══ EXTRACTED RECORDS
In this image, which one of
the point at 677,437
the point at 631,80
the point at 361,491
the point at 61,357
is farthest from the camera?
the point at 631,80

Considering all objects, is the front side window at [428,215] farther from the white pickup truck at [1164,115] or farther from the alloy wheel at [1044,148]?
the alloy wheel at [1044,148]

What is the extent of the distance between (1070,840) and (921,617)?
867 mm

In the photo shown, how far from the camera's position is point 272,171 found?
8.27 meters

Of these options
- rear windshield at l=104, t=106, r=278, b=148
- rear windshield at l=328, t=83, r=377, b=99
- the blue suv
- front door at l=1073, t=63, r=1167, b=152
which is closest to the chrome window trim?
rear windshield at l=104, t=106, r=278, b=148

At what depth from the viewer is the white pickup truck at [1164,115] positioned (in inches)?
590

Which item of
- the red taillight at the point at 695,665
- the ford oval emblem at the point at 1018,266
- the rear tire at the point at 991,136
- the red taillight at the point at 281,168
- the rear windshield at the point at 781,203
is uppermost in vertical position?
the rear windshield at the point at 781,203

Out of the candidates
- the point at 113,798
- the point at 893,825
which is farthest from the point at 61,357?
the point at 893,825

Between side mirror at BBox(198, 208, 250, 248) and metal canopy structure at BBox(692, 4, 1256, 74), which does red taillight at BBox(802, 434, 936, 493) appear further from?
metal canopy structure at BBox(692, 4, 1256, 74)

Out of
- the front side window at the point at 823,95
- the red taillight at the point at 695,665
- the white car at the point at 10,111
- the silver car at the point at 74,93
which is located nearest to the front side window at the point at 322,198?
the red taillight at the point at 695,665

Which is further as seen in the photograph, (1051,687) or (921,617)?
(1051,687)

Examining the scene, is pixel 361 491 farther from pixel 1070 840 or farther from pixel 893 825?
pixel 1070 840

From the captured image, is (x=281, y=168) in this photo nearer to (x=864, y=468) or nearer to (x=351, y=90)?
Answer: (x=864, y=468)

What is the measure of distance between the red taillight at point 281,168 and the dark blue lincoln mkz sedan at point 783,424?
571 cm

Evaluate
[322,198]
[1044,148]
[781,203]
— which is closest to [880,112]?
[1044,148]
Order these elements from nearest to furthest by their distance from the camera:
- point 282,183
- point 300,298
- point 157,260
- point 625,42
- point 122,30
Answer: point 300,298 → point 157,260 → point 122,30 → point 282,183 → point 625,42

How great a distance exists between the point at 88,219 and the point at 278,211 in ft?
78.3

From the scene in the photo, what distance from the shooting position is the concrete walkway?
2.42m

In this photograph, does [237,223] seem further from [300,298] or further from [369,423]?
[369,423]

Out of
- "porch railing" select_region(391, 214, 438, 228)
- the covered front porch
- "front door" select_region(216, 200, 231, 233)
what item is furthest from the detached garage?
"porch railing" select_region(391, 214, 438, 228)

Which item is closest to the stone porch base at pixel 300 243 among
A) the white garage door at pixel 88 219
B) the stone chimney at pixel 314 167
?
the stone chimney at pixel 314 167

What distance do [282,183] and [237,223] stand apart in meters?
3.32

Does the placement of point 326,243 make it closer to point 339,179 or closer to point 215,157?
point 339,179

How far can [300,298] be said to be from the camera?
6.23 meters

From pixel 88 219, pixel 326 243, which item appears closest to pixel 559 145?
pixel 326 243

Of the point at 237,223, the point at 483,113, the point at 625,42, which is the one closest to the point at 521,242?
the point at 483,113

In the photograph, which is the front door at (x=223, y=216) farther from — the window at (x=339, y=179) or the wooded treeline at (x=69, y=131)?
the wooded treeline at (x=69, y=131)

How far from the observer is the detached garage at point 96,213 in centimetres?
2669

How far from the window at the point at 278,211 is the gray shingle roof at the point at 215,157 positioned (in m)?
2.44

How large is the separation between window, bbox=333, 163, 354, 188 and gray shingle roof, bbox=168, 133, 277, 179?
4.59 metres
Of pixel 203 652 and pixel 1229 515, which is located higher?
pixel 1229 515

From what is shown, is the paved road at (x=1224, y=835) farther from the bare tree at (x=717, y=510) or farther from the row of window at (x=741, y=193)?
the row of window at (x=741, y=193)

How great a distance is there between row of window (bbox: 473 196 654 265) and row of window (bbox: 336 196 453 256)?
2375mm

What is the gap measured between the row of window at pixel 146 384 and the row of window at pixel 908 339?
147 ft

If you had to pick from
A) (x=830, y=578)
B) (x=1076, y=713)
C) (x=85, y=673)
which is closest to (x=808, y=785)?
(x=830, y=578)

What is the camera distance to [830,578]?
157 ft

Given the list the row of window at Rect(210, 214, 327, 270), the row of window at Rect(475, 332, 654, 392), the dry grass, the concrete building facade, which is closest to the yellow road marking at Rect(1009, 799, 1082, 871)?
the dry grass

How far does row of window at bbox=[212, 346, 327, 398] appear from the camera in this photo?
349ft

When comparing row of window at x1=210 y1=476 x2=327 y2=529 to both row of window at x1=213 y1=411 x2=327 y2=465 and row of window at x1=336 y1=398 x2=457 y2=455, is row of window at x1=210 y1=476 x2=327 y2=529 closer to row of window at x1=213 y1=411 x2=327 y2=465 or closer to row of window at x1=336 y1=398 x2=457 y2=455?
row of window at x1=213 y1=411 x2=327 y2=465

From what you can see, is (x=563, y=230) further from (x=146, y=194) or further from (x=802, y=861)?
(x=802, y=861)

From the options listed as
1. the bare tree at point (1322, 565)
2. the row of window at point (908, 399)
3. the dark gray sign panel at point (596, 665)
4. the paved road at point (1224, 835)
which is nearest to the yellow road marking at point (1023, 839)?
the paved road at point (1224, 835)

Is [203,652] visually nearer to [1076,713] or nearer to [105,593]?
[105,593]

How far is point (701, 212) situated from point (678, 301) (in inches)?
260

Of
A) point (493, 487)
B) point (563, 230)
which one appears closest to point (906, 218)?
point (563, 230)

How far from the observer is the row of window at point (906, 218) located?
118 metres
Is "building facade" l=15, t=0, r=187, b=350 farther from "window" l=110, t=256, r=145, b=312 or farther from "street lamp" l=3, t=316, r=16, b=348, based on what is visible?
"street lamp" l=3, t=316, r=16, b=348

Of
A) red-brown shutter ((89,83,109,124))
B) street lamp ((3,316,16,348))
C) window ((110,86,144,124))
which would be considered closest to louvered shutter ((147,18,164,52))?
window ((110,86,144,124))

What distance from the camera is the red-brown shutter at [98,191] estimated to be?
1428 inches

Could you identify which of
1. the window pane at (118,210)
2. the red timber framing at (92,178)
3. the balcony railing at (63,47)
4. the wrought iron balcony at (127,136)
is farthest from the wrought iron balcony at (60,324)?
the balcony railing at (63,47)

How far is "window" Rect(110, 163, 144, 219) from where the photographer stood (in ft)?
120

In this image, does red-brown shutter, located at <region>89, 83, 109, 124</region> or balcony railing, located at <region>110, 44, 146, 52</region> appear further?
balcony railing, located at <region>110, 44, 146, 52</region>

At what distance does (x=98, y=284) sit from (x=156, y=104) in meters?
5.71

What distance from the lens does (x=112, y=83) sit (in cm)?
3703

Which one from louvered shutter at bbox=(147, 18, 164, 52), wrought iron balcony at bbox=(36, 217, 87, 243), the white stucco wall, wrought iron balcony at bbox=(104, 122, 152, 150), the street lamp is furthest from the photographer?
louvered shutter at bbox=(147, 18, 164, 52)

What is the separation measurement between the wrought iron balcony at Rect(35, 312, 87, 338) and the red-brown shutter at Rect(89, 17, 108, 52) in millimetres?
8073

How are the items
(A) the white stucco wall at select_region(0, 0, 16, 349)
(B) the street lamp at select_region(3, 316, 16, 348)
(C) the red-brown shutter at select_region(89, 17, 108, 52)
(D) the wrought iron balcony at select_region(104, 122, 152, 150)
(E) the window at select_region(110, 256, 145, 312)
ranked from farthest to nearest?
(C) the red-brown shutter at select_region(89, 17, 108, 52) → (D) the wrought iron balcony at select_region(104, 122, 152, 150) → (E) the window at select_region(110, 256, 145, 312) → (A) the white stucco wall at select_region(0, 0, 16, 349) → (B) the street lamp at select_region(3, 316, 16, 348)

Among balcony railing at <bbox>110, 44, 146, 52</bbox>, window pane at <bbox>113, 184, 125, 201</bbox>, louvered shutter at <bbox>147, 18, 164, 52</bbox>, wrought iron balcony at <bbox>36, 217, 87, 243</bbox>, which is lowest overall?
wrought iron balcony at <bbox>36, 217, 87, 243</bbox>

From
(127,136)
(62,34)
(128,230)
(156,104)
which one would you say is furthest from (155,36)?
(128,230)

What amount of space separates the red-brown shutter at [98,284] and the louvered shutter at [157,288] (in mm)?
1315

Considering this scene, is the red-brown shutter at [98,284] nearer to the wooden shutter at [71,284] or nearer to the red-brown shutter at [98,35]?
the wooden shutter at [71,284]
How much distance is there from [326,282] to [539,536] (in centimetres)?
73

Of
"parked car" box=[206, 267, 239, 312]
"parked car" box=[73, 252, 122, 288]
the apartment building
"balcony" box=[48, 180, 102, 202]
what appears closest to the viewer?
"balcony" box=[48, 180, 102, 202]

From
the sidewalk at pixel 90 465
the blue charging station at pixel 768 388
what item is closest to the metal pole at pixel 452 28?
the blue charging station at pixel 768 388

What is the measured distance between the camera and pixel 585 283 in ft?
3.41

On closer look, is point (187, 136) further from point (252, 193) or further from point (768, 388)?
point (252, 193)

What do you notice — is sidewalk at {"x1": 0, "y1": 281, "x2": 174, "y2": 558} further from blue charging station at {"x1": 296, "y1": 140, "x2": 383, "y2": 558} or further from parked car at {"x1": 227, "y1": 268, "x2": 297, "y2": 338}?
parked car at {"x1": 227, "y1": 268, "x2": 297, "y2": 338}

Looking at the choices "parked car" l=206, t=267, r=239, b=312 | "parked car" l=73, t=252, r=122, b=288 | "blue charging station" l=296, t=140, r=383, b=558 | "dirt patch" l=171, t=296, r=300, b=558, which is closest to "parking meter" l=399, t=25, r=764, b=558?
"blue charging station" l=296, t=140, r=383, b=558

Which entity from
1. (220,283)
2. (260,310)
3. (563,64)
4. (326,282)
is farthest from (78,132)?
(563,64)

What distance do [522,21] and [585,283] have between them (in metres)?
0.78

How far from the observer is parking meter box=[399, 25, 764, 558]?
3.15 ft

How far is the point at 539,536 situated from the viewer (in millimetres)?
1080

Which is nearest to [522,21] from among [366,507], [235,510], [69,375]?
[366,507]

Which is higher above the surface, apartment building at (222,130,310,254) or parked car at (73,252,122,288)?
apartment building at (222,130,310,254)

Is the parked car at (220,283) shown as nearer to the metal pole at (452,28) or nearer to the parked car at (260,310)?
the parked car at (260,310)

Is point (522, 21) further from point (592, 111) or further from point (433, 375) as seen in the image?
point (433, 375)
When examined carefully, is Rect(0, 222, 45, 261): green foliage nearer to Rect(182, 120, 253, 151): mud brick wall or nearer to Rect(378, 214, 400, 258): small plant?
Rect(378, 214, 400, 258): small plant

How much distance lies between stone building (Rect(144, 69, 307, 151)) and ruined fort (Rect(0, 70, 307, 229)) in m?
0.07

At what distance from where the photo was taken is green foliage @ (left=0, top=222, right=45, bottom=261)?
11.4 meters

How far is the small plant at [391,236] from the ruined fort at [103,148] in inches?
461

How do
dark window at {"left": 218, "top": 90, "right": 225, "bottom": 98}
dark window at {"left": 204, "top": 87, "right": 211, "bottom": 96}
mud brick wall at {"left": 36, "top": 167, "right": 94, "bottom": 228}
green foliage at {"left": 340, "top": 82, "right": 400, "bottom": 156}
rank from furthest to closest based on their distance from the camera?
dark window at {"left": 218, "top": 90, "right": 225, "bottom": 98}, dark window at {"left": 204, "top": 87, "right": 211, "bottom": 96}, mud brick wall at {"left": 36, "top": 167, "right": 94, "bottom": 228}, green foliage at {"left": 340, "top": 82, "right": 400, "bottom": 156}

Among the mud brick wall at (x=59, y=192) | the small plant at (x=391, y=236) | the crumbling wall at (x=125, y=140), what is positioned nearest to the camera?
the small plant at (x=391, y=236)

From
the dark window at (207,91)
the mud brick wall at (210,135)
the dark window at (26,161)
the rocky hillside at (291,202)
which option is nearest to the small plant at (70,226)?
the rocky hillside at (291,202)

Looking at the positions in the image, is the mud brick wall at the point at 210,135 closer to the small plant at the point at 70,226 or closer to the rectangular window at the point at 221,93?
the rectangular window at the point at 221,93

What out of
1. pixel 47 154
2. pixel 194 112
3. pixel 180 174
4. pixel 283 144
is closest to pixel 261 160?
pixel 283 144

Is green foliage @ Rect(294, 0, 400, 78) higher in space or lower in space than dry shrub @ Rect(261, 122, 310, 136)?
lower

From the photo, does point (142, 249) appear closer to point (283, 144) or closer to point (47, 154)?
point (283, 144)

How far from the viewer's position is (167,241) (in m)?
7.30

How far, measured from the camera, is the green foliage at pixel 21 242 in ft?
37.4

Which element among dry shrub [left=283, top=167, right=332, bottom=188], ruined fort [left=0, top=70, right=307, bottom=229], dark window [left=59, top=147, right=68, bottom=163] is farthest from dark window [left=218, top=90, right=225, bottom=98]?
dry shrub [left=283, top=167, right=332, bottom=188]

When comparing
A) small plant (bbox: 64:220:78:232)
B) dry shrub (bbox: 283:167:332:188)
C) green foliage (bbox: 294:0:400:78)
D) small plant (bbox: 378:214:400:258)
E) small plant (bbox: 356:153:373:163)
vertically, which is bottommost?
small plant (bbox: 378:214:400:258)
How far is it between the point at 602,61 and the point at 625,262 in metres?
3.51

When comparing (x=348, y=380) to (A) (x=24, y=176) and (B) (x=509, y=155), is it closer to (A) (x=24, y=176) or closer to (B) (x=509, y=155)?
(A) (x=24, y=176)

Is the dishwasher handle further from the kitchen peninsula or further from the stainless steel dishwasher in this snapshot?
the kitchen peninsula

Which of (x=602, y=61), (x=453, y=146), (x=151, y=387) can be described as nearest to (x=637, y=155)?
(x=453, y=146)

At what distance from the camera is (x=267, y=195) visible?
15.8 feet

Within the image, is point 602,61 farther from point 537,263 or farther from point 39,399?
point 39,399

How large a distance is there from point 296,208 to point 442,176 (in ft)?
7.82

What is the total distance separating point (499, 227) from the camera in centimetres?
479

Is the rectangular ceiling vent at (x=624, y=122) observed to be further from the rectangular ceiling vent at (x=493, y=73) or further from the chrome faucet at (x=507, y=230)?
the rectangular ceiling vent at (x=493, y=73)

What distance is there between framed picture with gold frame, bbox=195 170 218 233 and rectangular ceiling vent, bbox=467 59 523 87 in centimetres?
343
════
Express the part of the material that opens with the line containing "What is the camera distance to [830,578]?" and closes with the line containing "1428 inches", both included, as a JSON list of strings with one string per line. Leave out blank lines.

# SOLUTION TO THIS EXERCISE
[
  "What is the camera distance to [830,578]?",
  "157 ft",
  "Given the list the row of window at Rect(210, 214, 327, 270), the row of window at Rect(475, 332, 654, 392), the dry grass, the concrete building facade, which is closest to the yellow road marking at Rect(1009, 799, 1082, 871)?",
  "the dry grass",
  "How far does row of window at bbox=[212, 346, 327, 398] appear from the camera in this photo?",
  "349ft",
  "When comparing row of window at x1=210 y1=476 x2=327 y2=529 to both row of window at x1=213 y1=411 x2=327 y2=465 and row of window at x1=336 y1=398 x2=457 y2=455, is row of window at x1=210 y1=476 x2=327 y2=529 closer to row of window at x1=213 y1=411 x2=327 y2=465 or closer to row of window at x1=336 y1=398 x2=457 y2=455?",
  "row of window at x1=213 y1=411 x2=327 y2=465",
  "From what you can see, is (x=563, y=230) further from (x=146, y=194) or further from (x=802, y=861)?",
  "(x=802, y=861)",
  "From the options listed as",
  "1. the bare tree at point (1322, 565)",
  "2. the row of window at point (908, 399)",
  "3. the dark gray sign panel at point (596, 665)",
  "4. the paved road at point (1224, 835)",
  "which is nearest to the yellow road marking at point (1023, 839)?",
  "the paved road at point (1224, 835)",
  "Is [203,652] visually nearer to [1076,713] or nearer to [105,593]?",
  "[105,593]",
  "How far is point (701, 212) situated from point (678, 301) (in inches)?",
  "260",
  "Of",
  "A) point (493, 487)",
  "B) point (563, 230)",
  "which one appears closest to point (906, 218)?",
  "point (563, 230)",
  "How far from the observer is the row of window at point (906, 218) located?",
  "118 metres",
  "Is \"building facade\" l=15, t=0, r=187, b=350 farther from \"window\" l=110, t=256, r=145, b=312 or farther from \"street lamp\" l=3, t=316, r=16, b=348, based on what is visible?",
  "\"street lamp\" l=3, t=316, r=16, b=348",
  "Of",
  "A) red-brown shutter ((89,83,109,124))",
  "B) street lamp ((3,316,16,348))",
  "C) window ((110,86,144,124))",
  "which would be considered closest to louvered shutter ((147,18,164,52))?",
  "window ((110,86,144,124))",
  "What distance from the camera is the red-brown shutter at [98,191] estimated to be?",
  "1428 inches"
]